(Written task 1)
In the marketplace performance article, transcribe the passage between "Why software performance" and "to manage scalability.", inclusive.
(Written task 2)
Using the marketplace performance article, mark each statement yes or no, and quote the words of the article that decide it: (a) Netflix is given as an example of a services marketplace. (b) B2B marketplaces may focus on robust search, filtering, and comparison. (c) The post covers ten key performance metrics.
(Written task 3)
Which services marketplace does the marketplace performance article name as an example?

(Page extract)
───

If business performance metrics are the cheerleaders of a marketplace’s success levels, then software performance metrics maintain the stadium in which they perform. The reality is that software performance will always have an outsized impact on user experience, revenue, and overall business success, whether you understand the technical intricacies or not.
The challenge is often that marketplace startups are aware that there will be issues that they know they don’t know (known unknowns), but more challenging are the issues they don’t know they don’t know (unknown unknowns).
The answer is to use the right metrics to monitor how systems are performing. Then you will be able to identify, track and manage the knowns, the known unknowns and the unknown unknowns. In this post, we will cover seven key performance metrics that marketplace operators can use as a departure point.
Why software performance is crucial for online marketplaces
Accurate information on software performance metrics helps to pinpoint areas for performance improvement. This is the information that marketplace owners can use to learn about those unknown issues.
In the early stages, a marketplace startup won’t have a clear forecast of traffic spikes (known unknowns), so the capability to monitor performance in real-time will allow developers to make application or server changes to manage scalability.
One of the biggest design issues that marketplaces face is optimising the user experience. With appropriate performance metrics, user issues like fast load times and search can be tracked, and changes to applications or memory usage can be re-designed.
Marketplace software performance priorities vary
The software performance priorities of a marketplace will depend on the type of marketplace and the individual business model. For instance, a services marketplace, like TaskRabbit, will require a different software infrastructure to an interactive platform such as an auction marketplace like eBay, or a streaming platform like Netflix, which both need to support high volumes of concurrent requests.
In terms of business model, some typical differences include:
- B2C marketplaces prioritise fast load times and smooth user experiences to drive impulse purchases.
- B2B marketplaces may focus on robust search, filtering, and comparison.
- Niche marketplaces tailor performance to specific product categories
- General marketplaces need to balance performance across a wider range of products.

───

(Provided records)
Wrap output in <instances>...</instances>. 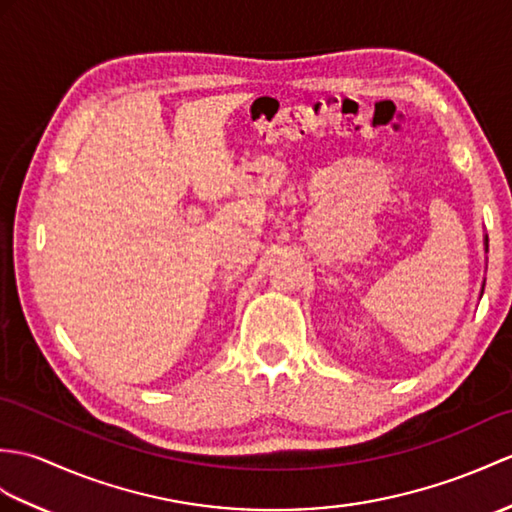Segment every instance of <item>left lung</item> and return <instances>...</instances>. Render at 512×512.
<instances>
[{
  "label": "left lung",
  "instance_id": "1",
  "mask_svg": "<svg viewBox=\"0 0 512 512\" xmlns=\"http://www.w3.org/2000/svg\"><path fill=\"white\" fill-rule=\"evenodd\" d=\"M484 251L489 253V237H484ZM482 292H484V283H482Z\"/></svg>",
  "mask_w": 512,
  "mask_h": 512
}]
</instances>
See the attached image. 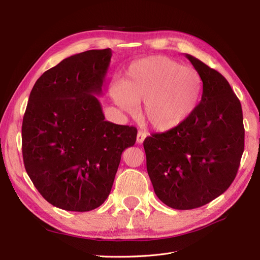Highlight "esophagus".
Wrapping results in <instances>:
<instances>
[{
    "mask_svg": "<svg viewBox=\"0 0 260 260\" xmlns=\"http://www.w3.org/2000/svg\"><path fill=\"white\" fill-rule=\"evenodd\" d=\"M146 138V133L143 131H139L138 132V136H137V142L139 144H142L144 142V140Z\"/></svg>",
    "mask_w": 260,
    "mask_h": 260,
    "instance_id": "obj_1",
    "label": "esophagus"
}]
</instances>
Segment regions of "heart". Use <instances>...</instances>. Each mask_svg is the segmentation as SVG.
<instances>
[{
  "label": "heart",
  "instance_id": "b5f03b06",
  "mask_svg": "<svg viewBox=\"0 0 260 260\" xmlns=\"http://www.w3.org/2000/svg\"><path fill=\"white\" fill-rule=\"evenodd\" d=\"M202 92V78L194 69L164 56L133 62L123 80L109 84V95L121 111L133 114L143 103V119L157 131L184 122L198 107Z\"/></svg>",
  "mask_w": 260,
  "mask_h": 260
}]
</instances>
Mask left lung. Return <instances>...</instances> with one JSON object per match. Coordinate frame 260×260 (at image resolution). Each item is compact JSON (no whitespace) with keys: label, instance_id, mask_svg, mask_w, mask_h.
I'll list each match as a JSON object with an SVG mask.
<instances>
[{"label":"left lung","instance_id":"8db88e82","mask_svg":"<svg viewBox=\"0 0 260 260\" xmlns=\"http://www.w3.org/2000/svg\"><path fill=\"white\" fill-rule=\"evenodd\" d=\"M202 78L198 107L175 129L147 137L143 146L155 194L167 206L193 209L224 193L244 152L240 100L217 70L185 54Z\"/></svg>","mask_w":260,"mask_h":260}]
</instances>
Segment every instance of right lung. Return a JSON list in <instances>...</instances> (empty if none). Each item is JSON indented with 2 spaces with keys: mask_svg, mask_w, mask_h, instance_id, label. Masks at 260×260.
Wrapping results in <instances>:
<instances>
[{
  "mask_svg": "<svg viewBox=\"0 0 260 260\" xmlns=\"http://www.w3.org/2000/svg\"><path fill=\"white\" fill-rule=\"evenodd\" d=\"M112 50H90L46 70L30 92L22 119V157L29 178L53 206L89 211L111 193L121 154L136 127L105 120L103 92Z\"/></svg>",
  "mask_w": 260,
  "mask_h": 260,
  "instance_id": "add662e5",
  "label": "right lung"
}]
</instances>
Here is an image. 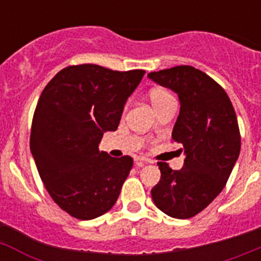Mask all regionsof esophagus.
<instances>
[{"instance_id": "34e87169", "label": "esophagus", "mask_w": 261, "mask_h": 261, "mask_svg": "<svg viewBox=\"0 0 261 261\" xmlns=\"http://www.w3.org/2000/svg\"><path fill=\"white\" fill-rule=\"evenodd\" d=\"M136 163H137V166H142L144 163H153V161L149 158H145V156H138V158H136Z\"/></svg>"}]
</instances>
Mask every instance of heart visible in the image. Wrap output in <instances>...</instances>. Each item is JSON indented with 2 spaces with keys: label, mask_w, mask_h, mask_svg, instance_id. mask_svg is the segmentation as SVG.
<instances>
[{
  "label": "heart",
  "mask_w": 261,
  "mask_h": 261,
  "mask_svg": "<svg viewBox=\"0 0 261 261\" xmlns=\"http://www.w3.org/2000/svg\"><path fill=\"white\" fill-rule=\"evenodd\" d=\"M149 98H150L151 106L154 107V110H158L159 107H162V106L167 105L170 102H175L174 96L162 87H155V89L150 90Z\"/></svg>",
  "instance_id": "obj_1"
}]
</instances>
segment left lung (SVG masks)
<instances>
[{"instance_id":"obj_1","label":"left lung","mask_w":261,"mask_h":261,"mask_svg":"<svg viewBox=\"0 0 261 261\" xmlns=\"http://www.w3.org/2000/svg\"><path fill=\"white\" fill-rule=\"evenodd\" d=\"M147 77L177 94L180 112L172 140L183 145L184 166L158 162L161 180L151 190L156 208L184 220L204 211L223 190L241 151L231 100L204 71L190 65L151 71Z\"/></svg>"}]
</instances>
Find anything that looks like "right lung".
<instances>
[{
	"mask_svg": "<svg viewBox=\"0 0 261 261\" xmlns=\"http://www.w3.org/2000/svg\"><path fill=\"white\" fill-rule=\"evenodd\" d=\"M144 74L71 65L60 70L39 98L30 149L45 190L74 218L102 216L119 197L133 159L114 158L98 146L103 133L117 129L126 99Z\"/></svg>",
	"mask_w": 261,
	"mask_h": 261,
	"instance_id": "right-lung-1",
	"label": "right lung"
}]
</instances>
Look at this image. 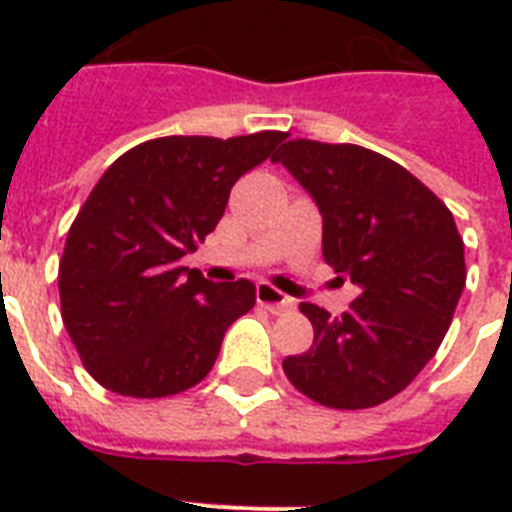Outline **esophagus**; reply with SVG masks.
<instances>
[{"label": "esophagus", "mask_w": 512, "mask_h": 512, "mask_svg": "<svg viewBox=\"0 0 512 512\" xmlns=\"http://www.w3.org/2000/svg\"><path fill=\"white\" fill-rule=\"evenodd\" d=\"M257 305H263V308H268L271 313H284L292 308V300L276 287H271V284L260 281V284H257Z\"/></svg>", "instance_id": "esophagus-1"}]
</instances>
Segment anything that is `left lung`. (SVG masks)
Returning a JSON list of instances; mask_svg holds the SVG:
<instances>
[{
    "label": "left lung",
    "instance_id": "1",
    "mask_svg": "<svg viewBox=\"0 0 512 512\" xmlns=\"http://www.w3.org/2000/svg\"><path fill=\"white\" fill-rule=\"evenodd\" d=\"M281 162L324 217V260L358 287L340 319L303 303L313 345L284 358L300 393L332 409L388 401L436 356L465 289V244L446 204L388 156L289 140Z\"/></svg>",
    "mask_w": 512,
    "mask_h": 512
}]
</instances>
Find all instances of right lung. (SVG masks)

───

(Complete output 1)
Why software performance is crucial for online marketplaces
Accurate information on software performance metrics helps to pinpoint areas for performance improvement. This is the information that marketplace owners can use to learn about those unknown issues.
In the early stages, a marketplace startup won’t have a clear forecast of traffic spikes (known unknowns), so the capability to monitor performance in real-time will allow developers to make application or server changes to manage scalability.

(Complete output 2)
(a) No: "a services marketplace, like TaskRabbit"
(b) Yes: "B2B marketplaces may focus on robust search, filtering, and comparison."
(c) No: "we will cover seven key performance metrics"

(Complete output 3)
TaskRabbit